My first reaction to this was "Outrage! How could Indiegogo allow such a project?" But upon reflection, I remembered that products that do not work as claimed are common in every marketplace. Every magazine advertises them (even prestigious science magazines) and every retailer, offline and online, sells them. Think of worthless vitamins and supplements, gimmicky exercise machines, love potions, gadgets to make your car run on water, etc., etc.). Just as it's impractical to expect every retailer to verify the utility of every product they sell, it's impractical for any online marketplace to do the same. Granted, a flagrant "free energy" machine is pretty obvious to you & I, but not so much to the average person. Any practical effort to turn every marketer and retailer into a science expert and consumer advocate would be doomed to disaster. It's just too far outside the ability of that many people worldwide. If Indiegogo attempted it, their effort would be just as clumsy and ill-fated as anyone's. Note Kickstarter's recent announcement that they would no longer accept biotech projects, an absolutely bizarre policy for a company that represents itself as forward thinking and pro-technology.

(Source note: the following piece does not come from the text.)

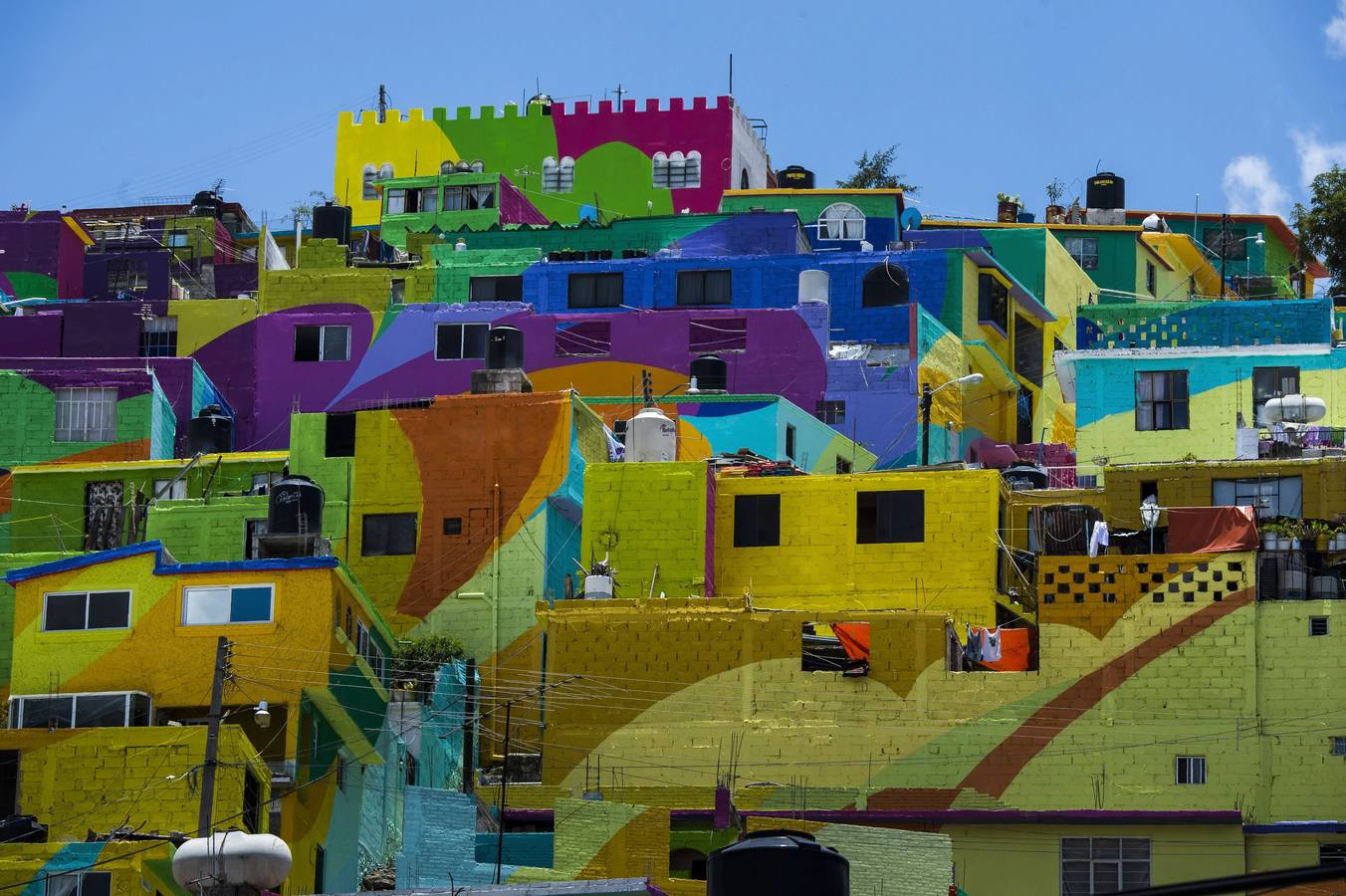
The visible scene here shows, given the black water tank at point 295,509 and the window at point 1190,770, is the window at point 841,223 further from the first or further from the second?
the window at point 1190,770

Free energy machines of the type this particular inventor imagines are everywhere; just do a quick YouTube search to see. Promoters who are consciously deceptive are out there to be sure, but in my experience, most of these inventors are well-intentioned cranks who do not understand physics. This Indiegogo project contains all the red flags of crankery: meaningless usage of the word "quantum", appeals to Nikola Tesla and other famous names from history, and claims of a conspiracy to suppress the truth (just watch the first 5 seconds of his YouTube video). It's also not compelling that he claims to have a major investor; investors are no more likely to be scientifically literate than anyone else.

Perpetual motion cranks always seem to trot out Tesla, thus betraying their own ignorance of power generation.Nikola Tesla proposed some pretty wacky ways to transmit electricity (that are now known to be impractical), but he never suggested the electricity didn't first have to be generated. It is flagrant misunderstanding of basic theory like this that characterizes the crank inventor.

At the time of this blog posting, the Indiegogo project is more than double overfunded and is soon to close. It's too bad that a lot of people are going to lose a lot of money, which this inventor is probably going to squander in an honest yet Quixotic effort to build the same miracle machine that has already driven so many of his colleagues to indigence. But, at the same time, for every penny spent on this project, thousands of dollars are spent throughout the world, every instant, for products just as worthless. What do you think? Should Indiegogo have accepted this project?